Reste qu'échaudés par François Bayrou, et les suites données à leur décision de ne pas voter la censure en début d'année sur le budget 2025, les socialistes n'entendent pas, en substance, se faire avoir une seconde fois. "Un PS qui montrerait les muscles aujourd’hui et qui n’irait pas au bout après, c’est une illusion. On n'est pas des gens sur qui on s’essuie les pieds !", mettait en garde l'un d'entre eux ce lundi après-midi, quand un autre estimait… qu'il n'y avait "aucune chance qu'Olivier Faure [le premier secrétaire du parti] soit nommé Premier ministre". Ce sera de toute façon sans La France insoumise : "Si les socialistes estiment qu'ils peuvent gouverner et permettre à la politique de M. Macron de se maintenir, ça les regarde mais nous on ne va pas tremper là-dedans", tranchait dans la soirée l'insoumis Eric Coquerel sur LCP.
"On ne donne pas le pouvoir à des gens qui ont fait 2 % à la présidentielle", balayait pour sa part Jean-Philippe Tanguy (Rassemblement national). Pas question pour eux d'entendre parler d'un quelconque accord. Dans l'hémicycle ce lundi, la présidente du groupe RN, Marine Le Pen a renvoyé dos à dos les "dirigeants de droite comme de gauche" : "Vous ne pouvez pas pleurer devant les caméras sur les conséquences des méfaits que vous avez vous-mêmes commis", a-t-elle lancé, sous les applaudissements de son camp, appelant une nouvelle fois à une dissolution, qui n'est "pas un caprice, mais un levier institutionnel".

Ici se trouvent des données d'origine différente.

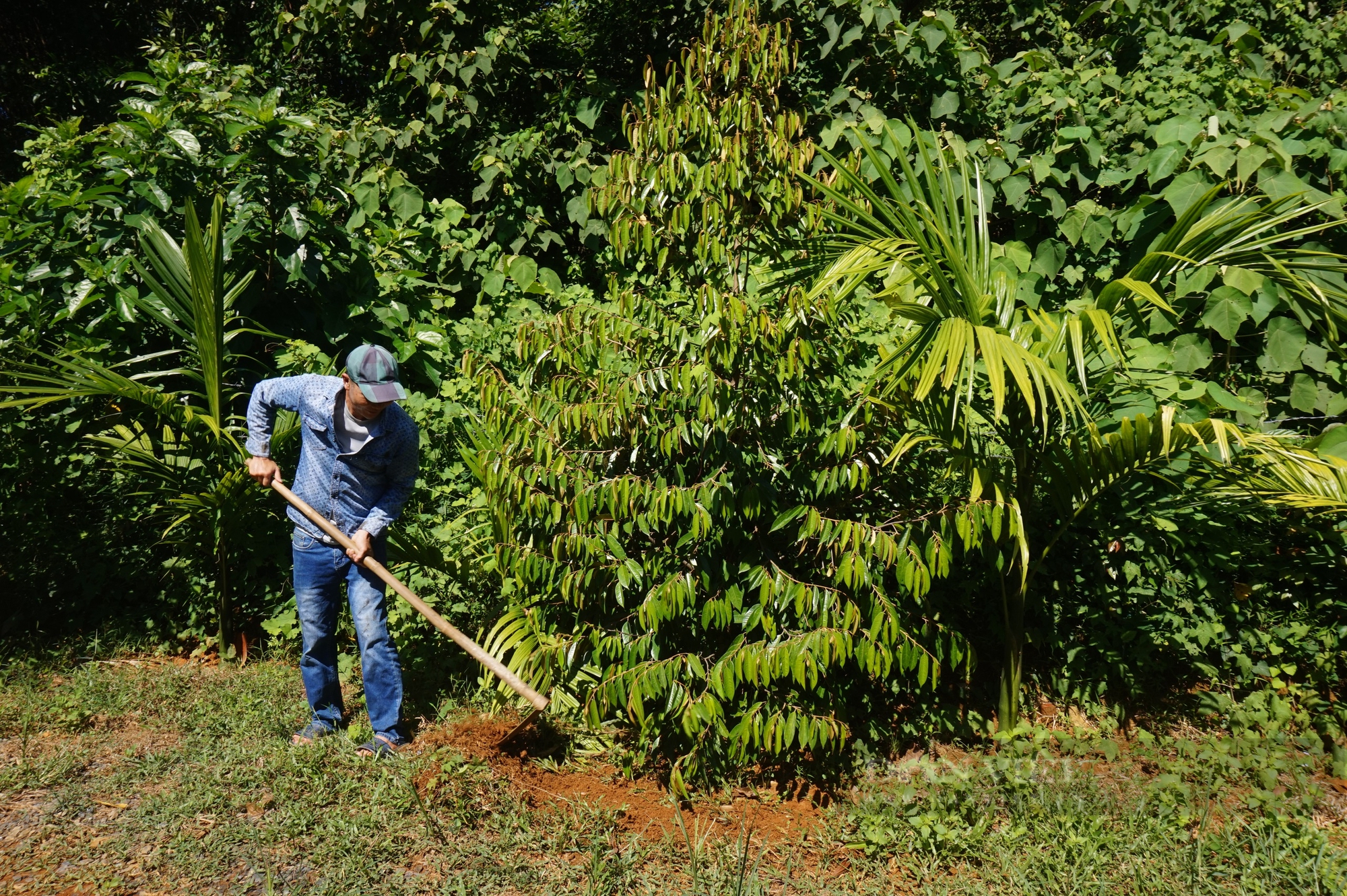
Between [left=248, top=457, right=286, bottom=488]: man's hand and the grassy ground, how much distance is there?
1.09 metres

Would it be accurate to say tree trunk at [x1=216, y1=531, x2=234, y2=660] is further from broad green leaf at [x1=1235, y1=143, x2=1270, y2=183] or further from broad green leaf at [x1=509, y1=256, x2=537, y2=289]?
broad green leaf at [x1=1235, y1=143, x2=1270, y2=183]

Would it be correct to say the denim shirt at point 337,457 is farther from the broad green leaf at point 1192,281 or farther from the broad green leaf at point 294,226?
the broad green leaf at point 1192,281

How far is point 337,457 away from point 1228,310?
13.2ft

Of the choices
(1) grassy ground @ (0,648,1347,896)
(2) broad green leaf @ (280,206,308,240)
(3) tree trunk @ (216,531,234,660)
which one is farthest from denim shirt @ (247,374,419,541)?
(2) broad green leaf @ (280,206,308,240)

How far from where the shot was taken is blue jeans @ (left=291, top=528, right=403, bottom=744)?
3832 millimetres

Reprenant la parole, juste avant le vote, François Bayrou, qui remettra mardi sa démission à Emmanuel Macron, a remercié son gouvernement pour les "neuf mois de profond bonheur" passés à Matignon et fait ses adieux à la représentation nationale en tant que Premier ministre. Dans la foulée du vote qui a fait tomber le gouvernement, les uns et les autres ont enchaîné les réunions de groupe et vont se succéder dans les médias pour faire valoir leur point de vue. Jusqu'à la nomination d'un nouveau Premier ministre par Emmanuel Macron. Une autre étape s'ouvrira alors. Mais nombre de députés s'accordent pour dire que ce nouveau chef du gouvernement "ne pourra être que le dernier". En cas d'échec, la dissolution leur semble inéluctable, et donc de nouvelles élections législatives anticipées. "La question, ce n'est pas s'il va y en avoir mais quand. Les tracts sont prêts, il ne manque que la photo et les dates", commentait, adossé salle des Quatre-Colonnes, le collaborateur d'un élu Les Républicains, regardant le ballet des caméras. Lui, avait passé le week-end à mettre ces tracts à jour.